§ Task A:
Answer these questions using the Rothman profile:
(i) In what year was Rothman recruited to iCubed?
(ii) What kind of disease is dengue fever?
(iii) Which three diseases does Rothman name when comparing the number of dengue deaths?
§ Task B:
Please quote the Rothman profile word for word, beginning at the words "After more than" and stopping after "acute joint pain.".

*** Source extract ***

Dr. Alan L. Rothman is one of iCubed’s most successful researchers. He also represents an investment the university made despite budget constraints to bring him to Rhode Island that is paying off in helping raise the school’s profile as a research institution.

After more than 20 years at the University of Massachusetts Medical School, Rothman was recruited to iCubed in 2011, a move that immediately paid off with the transfer of $4 million in grant money to the University of Rhode Island. But there was much more to come.

“I saw an exciting opportunity to be part of an important and ambitious new initiative,” said Rothman. “Dr. De Groot and [URI President David M.] Dooley had a vision of developing a center of excellence in Providence conducting immunology research.”

Rothman is a leading researcher of dengue fever, a mosquito-borne viral disease common to the tropics that manifests in flu-like symptoms, including high fever and acute joint pain.

“The global burden of dengue is staggering,” said Rothman. “It is estimated that hundreds of millions of people get infected each year, though our data are incomplete. Fortunately, the number of deaths is relatively low, compared to malaria, tuberculosis and HIV, but dengue represents a major burden on the health care systems in developing countries.”

*** End of Source extract ***
*** Supplied data ***

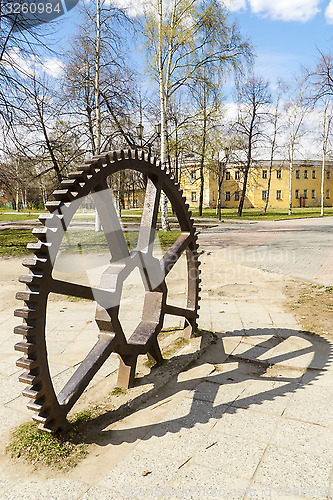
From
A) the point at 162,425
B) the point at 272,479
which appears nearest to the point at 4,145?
the point at 162,425

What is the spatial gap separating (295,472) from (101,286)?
211 centimetres

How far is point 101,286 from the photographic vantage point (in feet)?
11.9

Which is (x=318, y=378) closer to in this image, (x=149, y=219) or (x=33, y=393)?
(x=149, y=219)

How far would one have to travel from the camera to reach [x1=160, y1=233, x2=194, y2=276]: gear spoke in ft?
14.7

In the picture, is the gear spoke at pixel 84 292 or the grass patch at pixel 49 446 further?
the gear spoke at pixel 84 292

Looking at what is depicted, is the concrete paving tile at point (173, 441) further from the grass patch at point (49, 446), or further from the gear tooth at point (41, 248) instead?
the gear tooth at point (41, 248)

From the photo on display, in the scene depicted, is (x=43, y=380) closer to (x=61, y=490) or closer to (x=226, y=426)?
(x=61, y=490)

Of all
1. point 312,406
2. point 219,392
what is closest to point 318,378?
point 312,406

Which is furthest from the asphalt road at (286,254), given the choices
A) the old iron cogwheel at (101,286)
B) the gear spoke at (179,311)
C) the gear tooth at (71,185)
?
the gear tooth at (71,185)

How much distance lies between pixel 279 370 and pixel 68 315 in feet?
11.4

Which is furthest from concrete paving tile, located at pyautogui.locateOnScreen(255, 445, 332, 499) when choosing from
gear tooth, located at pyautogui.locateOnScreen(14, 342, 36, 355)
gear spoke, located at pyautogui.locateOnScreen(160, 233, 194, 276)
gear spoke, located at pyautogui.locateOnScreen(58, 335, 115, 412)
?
gear spoke, located at pyautogui.locateOnScreen(160, 233, 194, 276)

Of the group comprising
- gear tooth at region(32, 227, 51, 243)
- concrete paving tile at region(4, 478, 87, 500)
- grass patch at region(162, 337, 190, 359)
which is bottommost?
concrete paving tile at region(4, 478, 87, 500)

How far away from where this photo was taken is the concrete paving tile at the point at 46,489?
2.42 metres

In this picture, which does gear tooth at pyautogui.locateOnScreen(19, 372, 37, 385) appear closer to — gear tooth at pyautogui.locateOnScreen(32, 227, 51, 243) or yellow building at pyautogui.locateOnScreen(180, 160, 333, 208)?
gear tooth at pyautogui.locateOnScreen(32, 227, 51, 243)
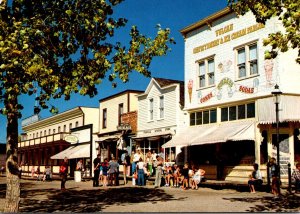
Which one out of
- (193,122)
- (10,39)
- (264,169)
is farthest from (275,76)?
(10,39)

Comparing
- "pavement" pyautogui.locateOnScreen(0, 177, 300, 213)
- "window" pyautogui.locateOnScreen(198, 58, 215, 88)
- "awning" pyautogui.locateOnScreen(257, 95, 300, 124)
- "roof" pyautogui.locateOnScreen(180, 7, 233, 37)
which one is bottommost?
"pavement" pyautogui.locateOnScreen(0, 177, 300, 213)

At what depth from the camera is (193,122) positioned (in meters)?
27.0

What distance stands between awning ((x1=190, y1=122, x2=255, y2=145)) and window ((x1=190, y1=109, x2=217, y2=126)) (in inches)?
35.3

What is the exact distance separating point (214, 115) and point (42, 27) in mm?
15088

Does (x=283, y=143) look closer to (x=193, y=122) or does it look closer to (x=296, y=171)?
(x=296, y=171)

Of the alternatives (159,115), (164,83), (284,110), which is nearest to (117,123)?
(159,115)

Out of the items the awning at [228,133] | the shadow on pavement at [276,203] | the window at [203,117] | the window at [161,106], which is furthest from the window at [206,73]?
the shadow on pavement at [276,203]

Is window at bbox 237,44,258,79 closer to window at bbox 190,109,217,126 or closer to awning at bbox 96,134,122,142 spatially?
window at bbox 190,109,217,126

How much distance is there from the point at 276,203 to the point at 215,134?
8393mm

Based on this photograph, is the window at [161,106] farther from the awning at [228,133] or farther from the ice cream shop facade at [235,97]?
the awning at [228,133]

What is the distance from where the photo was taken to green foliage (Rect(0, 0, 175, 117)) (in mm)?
10172

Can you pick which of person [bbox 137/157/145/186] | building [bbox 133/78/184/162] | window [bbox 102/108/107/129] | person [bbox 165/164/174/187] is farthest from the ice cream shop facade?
window [bbox 102/108/107/129]

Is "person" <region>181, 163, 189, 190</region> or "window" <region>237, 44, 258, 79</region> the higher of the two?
"window" <region>237, 44, 258, 79</region>

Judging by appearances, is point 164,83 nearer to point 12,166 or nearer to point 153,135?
point 153,135
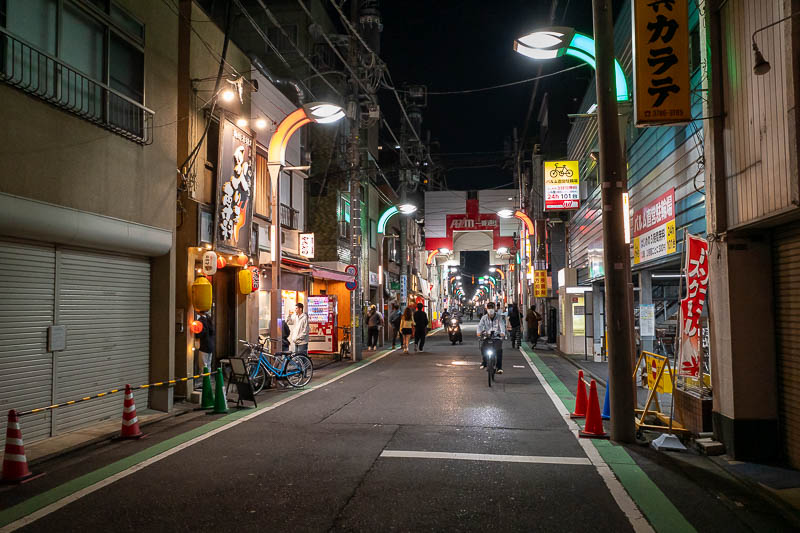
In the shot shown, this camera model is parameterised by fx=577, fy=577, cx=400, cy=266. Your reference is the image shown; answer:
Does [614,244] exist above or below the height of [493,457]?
above

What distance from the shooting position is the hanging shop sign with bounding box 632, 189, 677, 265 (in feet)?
35.8

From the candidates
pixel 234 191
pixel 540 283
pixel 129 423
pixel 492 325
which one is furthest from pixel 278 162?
pixel 540 283

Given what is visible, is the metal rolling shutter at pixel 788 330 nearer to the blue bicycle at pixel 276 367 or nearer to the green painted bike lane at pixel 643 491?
the green painted bike lane at pixel 643 491

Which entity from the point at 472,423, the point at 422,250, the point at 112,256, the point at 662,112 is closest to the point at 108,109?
the point at 112,256

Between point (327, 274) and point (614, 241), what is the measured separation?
51.6 ft

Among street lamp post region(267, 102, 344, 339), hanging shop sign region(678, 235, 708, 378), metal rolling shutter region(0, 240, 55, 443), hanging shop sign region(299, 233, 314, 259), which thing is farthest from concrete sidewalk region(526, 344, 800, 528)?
hanging shop sign region(299, 233, 314, 259)

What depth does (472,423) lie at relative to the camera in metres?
9.54

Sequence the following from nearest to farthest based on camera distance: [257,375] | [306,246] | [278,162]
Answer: [257,375]
[278,162]
[306,246]

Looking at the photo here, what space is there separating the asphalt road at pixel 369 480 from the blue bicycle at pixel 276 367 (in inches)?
100.0

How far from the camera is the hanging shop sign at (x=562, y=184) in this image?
2153 cm

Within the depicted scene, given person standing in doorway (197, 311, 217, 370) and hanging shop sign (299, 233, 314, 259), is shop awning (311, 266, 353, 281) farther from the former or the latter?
person standing in doorway (197, 311, 217, 370)

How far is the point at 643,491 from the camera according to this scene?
6055 millimetres

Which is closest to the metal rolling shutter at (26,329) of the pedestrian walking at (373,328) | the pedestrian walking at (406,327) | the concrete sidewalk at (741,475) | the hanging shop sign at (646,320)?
the concrete sidewalk at (741,475)

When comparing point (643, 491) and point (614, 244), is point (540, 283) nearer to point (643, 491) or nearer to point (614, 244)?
point (614, 244)
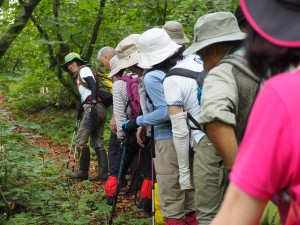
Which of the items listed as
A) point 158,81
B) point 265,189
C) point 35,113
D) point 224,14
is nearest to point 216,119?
point 224,14

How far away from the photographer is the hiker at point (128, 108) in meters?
5.42

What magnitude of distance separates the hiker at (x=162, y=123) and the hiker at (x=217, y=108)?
87cm

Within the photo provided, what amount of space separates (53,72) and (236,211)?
1123 cm

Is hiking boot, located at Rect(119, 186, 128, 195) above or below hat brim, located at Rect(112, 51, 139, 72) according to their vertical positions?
below

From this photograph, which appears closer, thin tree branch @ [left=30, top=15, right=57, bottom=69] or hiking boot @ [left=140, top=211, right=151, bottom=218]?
hiking boot @ [left=140, top=211, right=151, bottom=218]

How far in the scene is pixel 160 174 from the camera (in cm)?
425

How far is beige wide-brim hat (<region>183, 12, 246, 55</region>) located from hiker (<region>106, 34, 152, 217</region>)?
7.95 ft

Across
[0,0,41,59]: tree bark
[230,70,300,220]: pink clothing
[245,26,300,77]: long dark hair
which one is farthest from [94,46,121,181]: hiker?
[230,70,300,220]: pink clothing

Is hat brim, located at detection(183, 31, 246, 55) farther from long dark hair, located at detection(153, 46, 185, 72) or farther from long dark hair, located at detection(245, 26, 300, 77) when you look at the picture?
long dark hair, located at detection(245, 26, 300, 77)

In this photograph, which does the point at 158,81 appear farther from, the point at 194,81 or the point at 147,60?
the point at 194,81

*** End of Supplied data ***

§ Expected output A:
(i) 2011
(ii) A mosquito-borne viral disease common to the tropics
(iii) Malaria, tuberculosis and HIV

§ Expected output B:
After more than 20 years at the University of Massachusetts Medical School, Rothman was recruited to iCubed in 2011, a move that immediately paid off with the transfer of $4 million in grant money to the University of Rhode Island. But there was much more to come.

“I saw an exciting opportunity to be part of an important and ambitious new initiative,” said Rothman. “Dr. De Groot and [URI President David M.] Dooley had a vision of developing a center of excellence in Providence conducting immunology research.”

Rothman is a leading researcher of dengue fever, a mosquito-borne viral disease common to the tropics that manifests in flu-like symptoms, including high fever and acute joint pain.